● **EXCERPT**
================================
Aestuarium: harvesting fresh water and awards
On our planet, water is synonymous to seawater. Only 3% of the Earth’s water is fresh, and most of that is locked away in snow and ice near the poles. The world’s 8 billion people, along with their livestock and crops, must therefore rely on just 1% of all water. Seawater could provide a welcome supplement to our dwindling freshwater supplies, but it contains far too much salt. An average bucket of seawater holds two coffee mugs’ worth.
Anirudh Rajesh, an alumnus of the Maastricht Science Programme (MSP), experienced firsthand how severe freshwater shortages can be while living in Chennai, India. Despite the city’s coastal location, it faces acute water shortage every summer. “We would get just one hour of undrinkable water per day,” he recalls. Today, Anirudh is CEO of Aestuarium, a startup company based at the Chemelot Campus, that uses bacteria to extract salt from seawater.
Bacteria at work
Desalinating seawater is an energy-intensive and costly process, typically achieved through evaporation or reverse osmosis. In 2022, a group of students at Maastricht University’s Faculty of Science and Engineering proposed a more sustainable and affordable alternative. With guidance from their supervisor, Erik Steen Redeker, they discovered that researchers had previously used bacteria to remove 20% of the salt from seawater, yet even then, a bucket of water would still contain over a mug and a half of salt. The team was determined to improve on this.
================================
● **SOURCE MATERIAL**

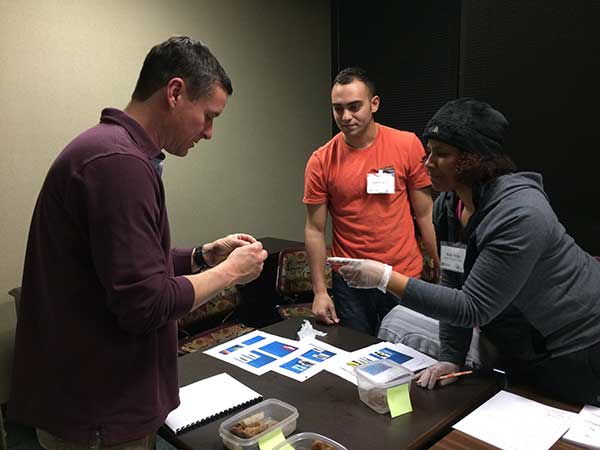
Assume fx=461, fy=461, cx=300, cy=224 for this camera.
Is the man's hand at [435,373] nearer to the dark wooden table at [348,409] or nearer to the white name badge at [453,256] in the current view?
the dark wooden table at [348,409]

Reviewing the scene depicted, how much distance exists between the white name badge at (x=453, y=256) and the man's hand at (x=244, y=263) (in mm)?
720

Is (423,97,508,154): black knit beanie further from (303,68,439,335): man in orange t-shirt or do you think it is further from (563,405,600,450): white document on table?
(303,68,439,335): man in orange t-shirt

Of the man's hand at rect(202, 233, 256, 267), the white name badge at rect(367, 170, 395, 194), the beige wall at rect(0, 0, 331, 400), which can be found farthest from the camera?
the beige wall at rect(0, 0, 331, 400)

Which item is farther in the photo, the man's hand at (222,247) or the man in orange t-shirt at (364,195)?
the man in orange t-shirt at (364,195)

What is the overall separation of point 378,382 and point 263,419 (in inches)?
13.1

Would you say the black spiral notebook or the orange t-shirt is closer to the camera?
the black spiral notebook

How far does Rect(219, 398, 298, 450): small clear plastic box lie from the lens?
44.1 inches

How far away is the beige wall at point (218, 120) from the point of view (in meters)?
2.71

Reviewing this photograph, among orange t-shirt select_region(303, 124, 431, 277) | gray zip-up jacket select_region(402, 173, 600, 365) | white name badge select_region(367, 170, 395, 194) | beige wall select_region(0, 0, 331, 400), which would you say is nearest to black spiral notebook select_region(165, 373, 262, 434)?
gray zip-up jacket select_region(402, 173, 600, 365)

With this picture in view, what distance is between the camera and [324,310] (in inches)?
80.0

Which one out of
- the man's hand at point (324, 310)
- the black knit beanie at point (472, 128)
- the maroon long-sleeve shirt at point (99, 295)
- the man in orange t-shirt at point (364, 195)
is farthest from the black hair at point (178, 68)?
the man in orange t-shirt at point (364, 195)

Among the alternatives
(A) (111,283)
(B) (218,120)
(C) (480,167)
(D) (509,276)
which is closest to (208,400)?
(A) (111,283)

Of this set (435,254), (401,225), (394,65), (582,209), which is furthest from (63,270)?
(394,65)

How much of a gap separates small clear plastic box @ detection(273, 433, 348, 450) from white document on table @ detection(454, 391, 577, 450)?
36 centimetres
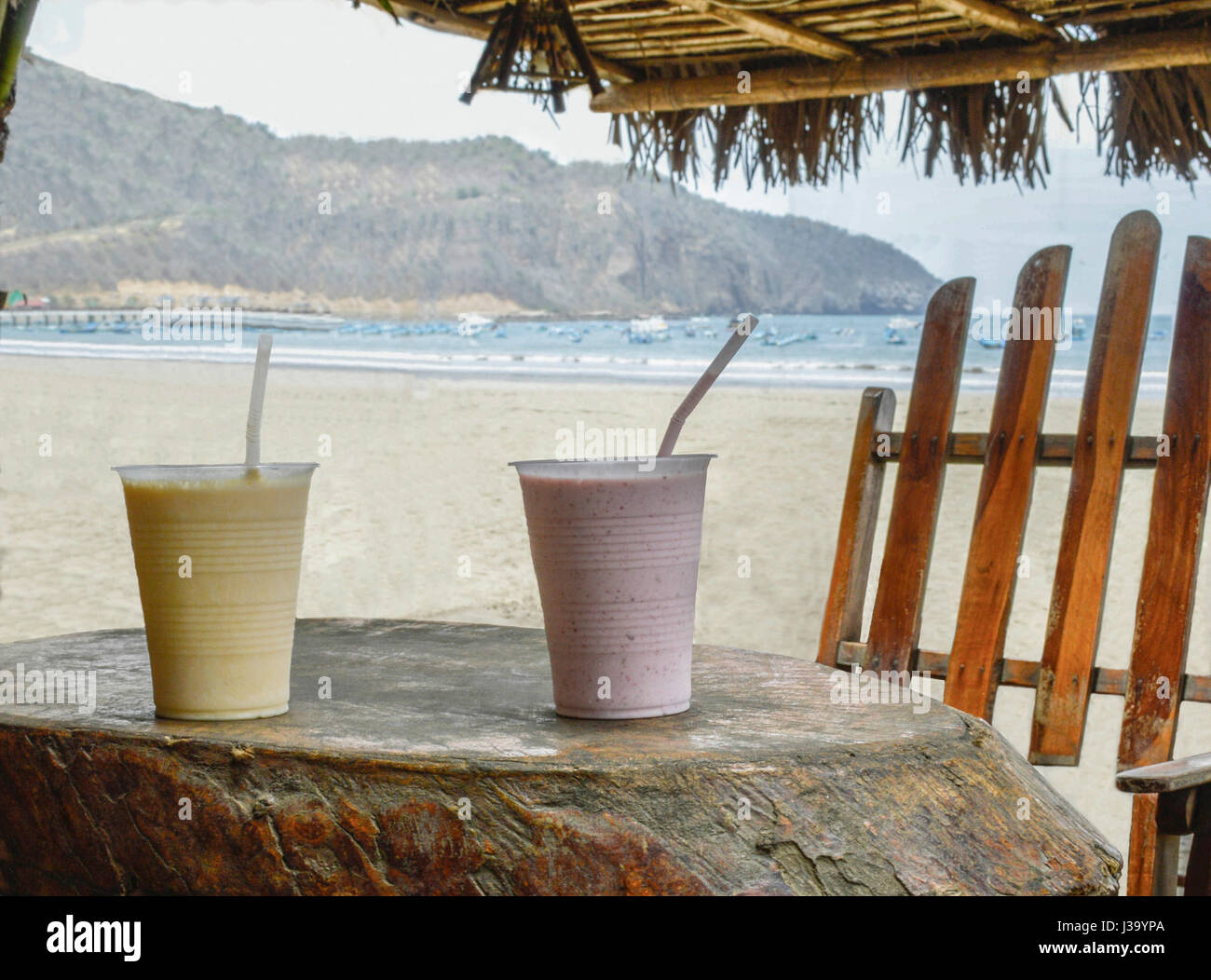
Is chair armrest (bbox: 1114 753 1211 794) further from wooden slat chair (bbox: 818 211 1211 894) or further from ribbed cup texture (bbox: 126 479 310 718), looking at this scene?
================================
● **TASK INSTRUCTIONS**
a - Answer these questions from the Aestuarium article:
(i) What percentage of the Earth's water is fresh?
(ii) In which city did Anirudh Rajesh experience freshwater shortages?
(iii) Who supervised the students who proposed the alternative in 2022?
b - Pick up the Aestuarium article after its last sentence and continue it.
The data come from a source other than the Aestuarium article.

● **TASK-BY-TASK RESULTS**
a -
(i) 3%
(ii) Chennai, India
(iii) Erik Steen Redeker

b -
In the MSP laboratory, the students engineered bacteria to absorb and retain more salt within their cells. “Through genetic modification, we introduce proteins that enable the bacteria to draw salt from their surroundings,” explains Anirudh. “We then ensure the bacteria retain the salt until we prompt them to release it.”
50% less salt, 80% less energy
The young researchers have since achieved a breakthrough: their bacteria can now remove nearly half of the salt from seawater. “Completely removing all of it isn’t feasible,” Anirudh admits. “Our goal is to pre-treat the water so that traditional desalination methods can then produce freshwater with 80% less energy.”
Bridging science and entrepreneurship
Four members of the original student team, joined by two alumni of the Maastricht Science Programme and the master’s programme Financial Economics, went on to establish Aestuarium as an independent company in 2023. “Roy Broersma from the Center for Entrepreneurship and Innovation was instrumental in helping us bridge the gap between scientific research and business,” Anirudh notes.
The Future
Thanks to numerous awards (see box) and several grants, Anirudh, his team, and ten interns are now developing a prototype capable of processing 50 litres of seawater per day. Scaling up to 1,000 and 10,000 litres per day is already in the pipeline, with plans to eventually build a full-scale demonstration plant. If Aestuarium’s bacteria perform as hoped and the team continues to excel both scientifically and commercially, residents of Chennai and other water-scarce regions may in the future drink clean water that sprang from an idea born at Maastricht University.